J
Jason Byrne
Guest
If you want to traditionally publish eventually, that's a gamble. An agent will look at the query letter and sample if you're unpublished; if you've self-published they'll look at your sales and scalability.I've self-published six novels to date, and my entire cost up front (Since I'm a career designer, I don't pay for any marketing or book cover design, etc.) for each book has been in the range of US$20-30 for proofing and ISBN purchase. I don't produce anything in hardbound, and use CreateSpace for all print. I use both Amazon and Smashwords for eBook production and sales as well as two levels of distribution internationally from each. All my titles are in Bowker's catalog as well as the distributor's catalogs, including Ingram. Here's my point, if you can write a good novel, edit it properly and be ready to go, once you've figured out that you're not going to be an agent's cash cow nor a publisher's best investment (and many of you actually might, depending upon your work and its genre niche) then you can make an attempt to self-publish and give it a go for small cost. If you have access to a few thousand pounds/dollars, it will certainly help with the cost of professional marketing, which is the most important part of it as it is with traditional publishing.
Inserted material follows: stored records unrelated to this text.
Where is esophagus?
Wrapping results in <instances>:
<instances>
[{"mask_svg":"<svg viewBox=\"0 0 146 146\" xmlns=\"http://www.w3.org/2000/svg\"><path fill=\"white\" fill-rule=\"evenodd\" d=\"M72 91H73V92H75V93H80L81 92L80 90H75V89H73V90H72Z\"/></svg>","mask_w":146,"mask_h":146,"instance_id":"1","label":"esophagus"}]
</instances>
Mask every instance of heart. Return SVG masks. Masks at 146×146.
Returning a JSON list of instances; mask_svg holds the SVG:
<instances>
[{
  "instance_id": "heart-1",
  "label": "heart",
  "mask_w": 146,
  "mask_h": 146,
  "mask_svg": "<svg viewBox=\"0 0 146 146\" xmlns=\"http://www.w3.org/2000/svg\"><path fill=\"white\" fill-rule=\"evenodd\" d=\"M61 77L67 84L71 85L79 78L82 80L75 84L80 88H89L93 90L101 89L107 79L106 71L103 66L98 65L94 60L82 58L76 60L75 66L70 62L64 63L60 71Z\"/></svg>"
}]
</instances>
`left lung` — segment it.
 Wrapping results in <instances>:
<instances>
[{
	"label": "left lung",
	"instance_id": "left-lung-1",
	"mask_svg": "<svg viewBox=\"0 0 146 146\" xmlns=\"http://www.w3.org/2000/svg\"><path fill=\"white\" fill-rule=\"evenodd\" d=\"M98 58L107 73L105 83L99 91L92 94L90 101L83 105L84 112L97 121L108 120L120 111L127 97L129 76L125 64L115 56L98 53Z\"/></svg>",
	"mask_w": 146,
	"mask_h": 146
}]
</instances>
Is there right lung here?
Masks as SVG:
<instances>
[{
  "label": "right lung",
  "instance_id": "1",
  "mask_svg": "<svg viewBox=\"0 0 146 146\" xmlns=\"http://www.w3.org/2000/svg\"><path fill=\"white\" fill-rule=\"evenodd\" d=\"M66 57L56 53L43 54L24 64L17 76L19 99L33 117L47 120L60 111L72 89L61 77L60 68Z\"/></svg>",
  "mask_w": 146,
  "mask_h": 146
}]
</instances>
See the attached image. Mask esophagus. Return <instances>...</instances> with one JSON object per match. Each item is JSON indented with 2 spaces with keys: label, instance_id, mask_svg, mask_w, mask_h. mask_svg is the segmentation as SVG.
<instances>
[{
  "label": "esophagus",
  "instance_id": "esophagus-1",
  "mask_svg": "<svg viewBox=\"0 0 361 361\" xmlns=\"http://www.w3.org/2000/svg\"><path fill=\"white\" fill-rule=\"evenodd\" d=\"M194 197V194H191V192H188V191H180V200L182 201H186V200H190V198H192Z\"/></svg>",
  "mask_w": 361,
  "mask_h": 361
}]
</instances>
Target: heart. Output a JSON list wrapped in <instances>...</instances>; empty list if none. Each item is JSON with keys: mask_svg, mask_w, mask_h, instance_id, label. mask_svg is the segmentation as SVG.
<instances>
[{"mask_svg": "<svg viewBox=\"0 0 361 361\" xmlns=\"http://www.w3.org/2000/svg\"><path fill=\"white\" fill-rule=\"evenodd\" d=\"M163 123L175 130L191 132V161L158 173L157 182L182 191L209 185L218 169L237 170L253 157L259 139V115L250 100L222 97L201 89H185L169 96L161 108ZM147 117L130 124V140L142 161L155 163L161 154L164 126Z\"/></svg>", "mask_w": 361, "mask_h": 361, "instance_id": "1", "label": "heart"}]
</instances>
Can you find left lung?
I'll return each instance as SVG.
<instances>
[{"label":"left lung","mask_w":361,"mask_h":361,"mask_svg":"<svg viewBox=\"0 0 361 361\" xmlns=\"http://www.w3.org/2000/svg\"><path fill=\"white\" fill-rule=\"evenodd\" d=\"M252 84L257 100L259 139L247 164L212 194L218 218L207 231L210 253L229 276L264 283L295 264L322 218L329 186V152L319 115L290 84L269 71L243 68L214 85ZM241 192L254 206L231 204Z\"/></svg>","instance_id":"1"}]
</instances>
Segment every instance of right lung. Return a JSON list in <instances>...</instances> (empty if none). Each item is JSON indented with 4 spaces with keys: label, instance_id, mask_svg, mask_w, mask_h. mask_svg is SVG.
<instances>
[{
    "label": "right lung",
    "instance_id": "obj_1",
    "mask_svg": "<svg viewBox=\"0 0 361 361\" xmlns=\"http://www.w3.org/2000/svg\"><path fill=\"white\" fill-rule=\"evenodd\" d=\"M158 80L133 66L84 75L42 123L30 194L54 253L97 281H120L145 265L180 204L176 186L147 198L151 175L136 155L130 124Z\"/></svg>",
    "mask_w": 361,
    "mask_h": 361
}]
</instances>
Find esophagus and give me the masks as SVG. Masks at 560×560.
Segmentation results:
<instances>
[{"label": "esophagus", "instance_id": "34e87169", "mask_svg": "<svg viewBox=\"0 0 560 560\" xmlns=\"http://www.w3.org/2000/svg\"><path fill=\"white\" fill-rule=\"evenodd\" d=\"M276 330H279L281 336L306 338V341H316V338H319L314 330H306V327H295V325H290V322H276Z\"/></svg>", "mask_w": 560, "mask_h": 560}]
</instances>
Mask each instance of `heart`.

As far as FB and Twitter for social media marketing goes, both are now so saturated that it's very hard to get noticed unless you have an excellent system to parse your followers down to a very tight niche. My 800 some odd followers don't really produce much in the way of sales directly, but exposure is exposure, I guess. I keep the number of followers low by weeding constantly to stay within my genre realms and reader interests and not spamming every day, but I've been told that unless you have at least 1500 followers, you just aren't that attractive as a marketing tool. So Twitter at least, remains a purely numbers game.
Have people bought your book? Do they continue to buy your book? If 200 people bought it and then no one after that, then only 200 people wanted it and now they all have it. No point in putting money into publishing it. So if you want to traditionally publish, self-publishing beforehand will either help or hurt your chances.